#### Your instructions
Put the lines of the material below, from the line containing "How far away from the camera does" through the end of the material, into a JSON list of strings with one string per line, leaving out blank lines.
— begin Records to process —
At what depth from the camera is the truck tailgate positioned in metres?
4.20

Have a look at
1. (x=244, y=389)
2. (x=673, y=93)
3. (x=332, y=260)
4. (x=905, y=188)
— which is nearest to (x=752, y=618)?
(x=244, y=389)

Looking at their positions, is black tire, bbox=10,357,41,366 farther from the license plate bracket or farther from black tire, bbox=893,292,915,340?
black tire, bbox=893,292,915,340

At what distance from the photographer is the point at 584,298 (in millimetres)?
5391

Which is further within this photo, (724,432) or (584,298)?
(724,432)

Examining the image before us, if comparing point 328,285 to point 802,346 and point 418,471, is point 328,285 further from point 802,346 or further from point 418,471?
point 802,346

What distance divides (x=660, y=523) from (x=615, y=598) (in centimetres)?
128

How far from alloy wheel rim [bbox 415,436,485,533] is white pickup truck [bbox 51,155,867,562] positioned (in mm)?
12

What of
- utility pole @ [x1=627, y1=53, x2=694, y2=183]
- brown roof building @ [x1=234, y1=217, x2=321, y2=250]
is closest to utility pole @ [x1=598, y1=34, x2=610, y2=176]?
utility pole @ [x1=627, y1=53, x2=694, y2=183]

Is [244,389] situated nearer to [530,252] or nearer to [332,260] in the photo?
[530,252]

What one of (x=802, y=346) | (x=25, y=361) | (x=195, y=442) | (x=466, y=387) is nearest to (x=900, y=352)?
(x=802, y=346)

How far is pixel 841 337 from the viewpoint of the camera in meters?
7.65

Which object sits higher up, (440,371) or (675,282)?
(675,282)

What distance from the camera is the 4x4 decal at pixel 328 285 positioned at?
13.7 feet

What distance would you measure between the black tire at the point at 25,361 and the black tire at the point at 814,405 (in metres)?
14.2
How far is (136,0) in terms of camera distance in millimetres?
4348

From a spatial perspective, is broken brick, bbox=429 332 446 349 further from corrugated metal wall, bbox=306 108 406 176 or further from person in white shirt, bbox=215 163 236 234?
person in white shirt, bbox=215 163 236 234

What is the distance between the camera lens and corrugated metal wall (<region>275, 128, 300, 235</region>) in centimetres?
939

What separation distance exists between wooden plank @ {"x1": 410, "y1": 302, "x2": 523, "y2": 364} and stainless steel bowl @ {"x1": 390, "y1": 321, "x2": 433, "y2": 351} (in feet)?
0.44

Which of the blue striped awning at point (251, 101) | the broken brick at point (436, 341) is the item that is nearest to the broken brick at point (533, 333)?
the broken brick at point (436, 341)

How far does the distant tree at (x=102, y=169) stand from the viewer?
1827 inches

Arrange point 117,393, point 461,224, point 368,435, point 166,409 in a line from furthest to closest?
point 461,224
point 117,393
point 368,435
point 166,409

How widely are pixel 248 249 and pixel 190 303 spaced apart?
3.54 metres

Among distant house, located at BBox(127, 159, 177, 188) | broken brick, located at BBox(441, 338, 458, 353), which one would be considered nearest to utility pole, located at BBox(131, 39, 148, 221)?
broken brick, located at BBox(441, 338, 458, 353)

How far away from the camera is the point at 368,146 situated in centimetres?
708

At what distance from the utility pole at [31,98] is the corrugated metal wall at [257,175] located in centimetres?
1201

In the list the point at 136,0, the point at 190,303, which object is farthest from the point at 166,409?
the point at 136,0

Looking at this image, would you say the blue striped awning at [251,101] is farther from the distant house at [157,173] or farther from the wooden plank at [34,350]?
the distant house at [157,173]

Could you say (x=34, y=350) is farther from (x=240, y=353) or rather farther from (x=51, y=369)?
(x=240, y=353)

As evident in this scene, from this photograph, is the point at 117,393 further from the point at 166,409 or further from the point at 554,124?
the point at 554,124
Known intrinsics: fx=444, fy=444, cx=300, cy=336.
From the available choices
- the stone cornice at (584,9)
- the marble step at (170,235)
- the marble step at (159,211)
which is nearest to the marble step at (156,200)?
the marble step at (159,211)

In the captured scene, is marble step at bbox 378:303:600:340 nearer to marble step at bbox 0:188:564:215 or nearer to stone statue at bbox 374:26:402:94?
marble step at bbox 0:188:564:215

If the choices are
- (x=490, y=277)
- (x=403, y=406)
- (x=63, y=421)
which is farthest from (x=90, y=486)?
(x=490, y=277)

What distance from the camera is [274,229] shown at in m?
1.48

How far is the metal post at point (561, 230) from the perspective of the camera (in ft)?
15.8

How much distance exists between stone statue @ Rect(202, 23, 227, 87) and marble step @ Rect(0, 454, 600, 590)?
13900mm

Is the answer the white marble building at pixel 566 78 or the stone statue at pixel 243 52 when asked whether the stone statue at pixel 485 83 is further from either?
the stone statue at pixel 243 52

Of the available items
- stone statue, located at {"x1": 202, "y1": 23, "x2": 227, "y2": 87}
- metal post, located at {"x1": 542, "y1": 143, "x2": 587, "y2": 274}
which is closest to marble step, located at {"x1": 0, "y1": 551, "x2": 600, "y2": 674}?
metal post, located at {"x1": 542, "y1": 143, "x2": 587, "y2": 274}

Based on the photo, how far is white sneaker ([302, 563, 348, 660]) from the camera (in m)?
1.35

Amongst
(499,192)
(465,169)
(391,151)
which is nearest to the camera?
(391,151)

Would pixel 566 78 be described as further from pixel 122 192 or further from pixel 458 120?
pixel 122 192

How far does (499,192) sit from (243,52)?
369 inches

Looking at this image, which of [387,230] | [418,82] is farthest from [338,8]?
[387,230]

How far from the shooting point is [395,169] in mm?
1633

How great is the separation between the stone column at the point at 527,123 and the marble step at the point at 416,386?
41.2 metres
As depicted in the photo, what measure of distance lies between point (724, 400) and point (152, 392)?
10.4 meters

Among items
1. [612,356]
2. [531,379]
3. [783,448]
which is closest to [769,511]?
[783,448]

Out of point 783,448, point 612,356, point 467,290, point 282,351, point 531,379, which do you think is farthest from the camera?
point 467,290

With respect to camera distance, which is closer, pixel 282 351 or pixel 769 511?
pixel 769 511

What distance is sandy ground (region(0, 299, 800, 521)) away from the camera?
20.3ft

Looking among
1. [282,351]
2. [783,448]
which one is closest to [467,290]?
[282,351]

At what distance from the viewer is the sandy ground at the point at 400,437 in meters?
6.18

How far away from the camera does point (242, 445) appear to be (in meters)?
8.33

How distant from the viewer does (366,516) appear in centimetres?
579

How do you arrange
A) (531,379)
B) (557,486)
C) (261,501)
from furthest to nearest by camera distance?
— end Records to process —
#### Answer to the problem
[
  "How far away from the camera does point (242, 445) appear to be (in meters)?",
  "8.33",
  "How distant from the viewer does (366,516) appear in centimetres?",
  "579",
  "How do you arrange",
  "A) (531,379)",
  "B) (557,486)",
  "C) (261,501)",
  "from furthest to nearest by camera distance?"
]